Ausgangstext:
------------------------------------------------------------------------

Genehmigen Sie, sehr geehrter Herr Innenminister, den Ausdruck meiner vorzüglichen Hochachtung
Ihr sehr ergebener gez. B. Haak«
Es ging dem Briefschreiber und seinen CDU-Hintermännern überhaupt nicht in erster Linie um die angeblich einzusparenden Millionen, sondern um die Auflösung der Kammern in der bestehenden Form. Statt Antifaschisten aus verschiedenen Parteien sollten bürgerliche Juristen über die Haftentschädigungen entscheiden.
Der Brief von B. Haak war der erste organisierte Vorstoß der CDU, und sein Austritt aus der Kammer sollte ein Druckmittel sein. Ein paar Wochen später folgte der zweite Vorstoß, diesmal durch den CDU-Landtagsabgeordneten Lütsches. In einem Brief an Dr. Lüders vom Bundesinnenministerium heißt es:
»Betr. Haftentschädigung im Lande Nordrhein-Westfalen
Sehr geehrter Herr Dr. Lüders!
Bei der Verabschiedung des Haftentschädigungsgesetzes hat der Landtag von Nordrhein-Westfalen m. E. seine Sorgfaltspflicht verletzt. Der anliegende Bericht ist, mit seiner Anlage, sicherlich geeignet, Ihre Aufmerksamkeit zu erlangen.
Ich bitte, hiervon auch Herrn Bundesinnenminister Dr. Dr. h. c. Gustav Heinemann Kenntnis zu geben.
Mit vorzüglicher Hochachtung«
Als Anlage schickte er die folgende Stellungnahme mit:
»Haftentschädigung im Lande Nordrhein-Westfalen
Aufgrund des Gesetzes für Freiheitsentziehung … wird den Antragsberechtigten eine Entschädigung von 150,– DM je Haftmonat vergütet …
Das Gesetz weist sehr große Mängel auf. Es eröffnet Betrügereien Tor und Tür. Der Landtag von Nordrhein-Westfalen ist bei seiner Entscheidung den Intentionen (Plänen – W. D.) des kommunistischen Ministerialdirigenten Dr. Marcel Frenkel erlegen.
Ein praktisches Beispiel für die mangelhafte Handhabung des Gesetzes bildet die Beschwerde des Vorsitzenden des Bundes der Verfolgten des Naziregimes, Ortsverband Duisburg, Bernhard Haak, die diesem Berichte in Abschrift beiliegt …
Ich mache meiner eigenen Partei, das heißt der Fraktion der CDU des Landtages von Nordrhein-Westfalen zum Vorwurf, daß sie mich bei der Vorbereitung des Gesetzes nicht ein einziges Mal zu Rate gezogen hat, obschon sie wußte, daß ich genauer Kenner der Materie war …
Ich halte es für dringend geboten, daß der Landtag von Nordrhein-Westfalen einen Ausschuß von nicht-kommunistischen Juristen unter Hinzuziehung von nicht-kommunistischen Verfolgten des Naziregimes ins Leben ruft, der sich der Mühe unterzieht, etwa 5 000 Anträge von kommunistischen Naziverfolgten nachzuprüfen …«
Dieses war auch ein Angriff direkt auf Dr. Frenkel. Er schickte den Kammermitgliedern die Briefe von Lütsches und Haak als Kopie mit der Bitte um Stellungnahme zu.

------------------------------------------------------------------------

Vorliegende Daten:
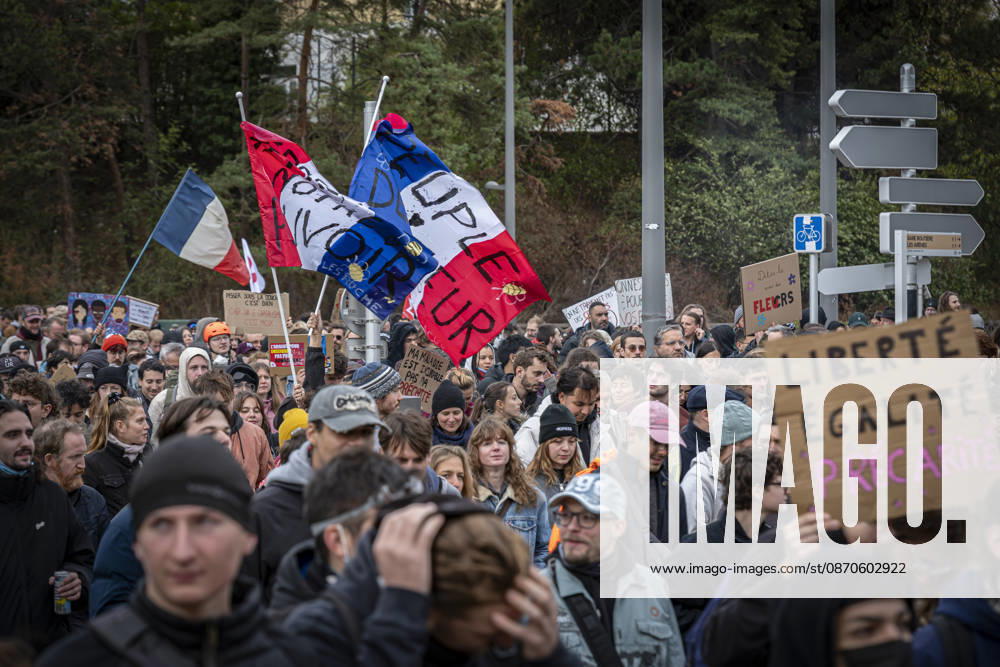 Lothringen, Metz. Erneut demonstrieren am Samstag mehrere hundert Menschen im franzoesischen Metz. Schueler, Studenten, Gewerkschaften und Gelbwesten versammeln sich auf dem Place de la Republique. Von dort ziehen sie durch die Innenstadt vor das Centre Pompidou Metz. Begleitet von starken Polizeikraeften verlaeuft die Versammlung bis zum Nachmittag friedlich.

------------------------------------------------------------------------

Material erkunden:
- a) Welche Entschädigung je Haftmonat wird laut Ausgangstext den Antragsberechtigten vergütet?
- b) Gib bitte den Ausgangstext von „Genehmigen Sie, sehr“ bis einschließlich „Herr Dr. Lüders!“ wieder und tausche dabei „Druckmittel“ gegen „Hebel“ aus.
Das Material stammt aus einer anderen Quelle.

Lösungen:
- a) 150,– DM je Haftmonat.

- b)
Genehmigen Sie, sehr geehrter Herr Innenminister, den Ausdruck meiner vorzüglichen Hochachtung
Ihr sehr ergebener gez. B. Haak«
Es ging dem Briefschreiber und seinen CDU-Hintermännern überhaupt nicht in erster Linie um die angeblich einzusparenden Millionen, sondern um die Auflösung der Kammern in der bestehenden Form. Statt Antifaschisten aus verschiedenen Parteien sollten bürgerliche Juristen über die Haftentschädigungen entscheiden.
Der Brief von B. Haak war der erste organisierte Vorstoß der CDU, und sein Austritt aus der Kammer sollte ein Hebel sein. Ein paar Wochen später folgte der zweite Vorstoß, diesmal durch den CDU-Landtagsabgeordneten Lütsches. In einem Brief an Dr. Lüders vom Bundesinnenministerium heißt es:
»Betr. Haftentschädigung im Lande Nordrhein-Westfalen
Sehr geehrter Herr Dr. Lüders!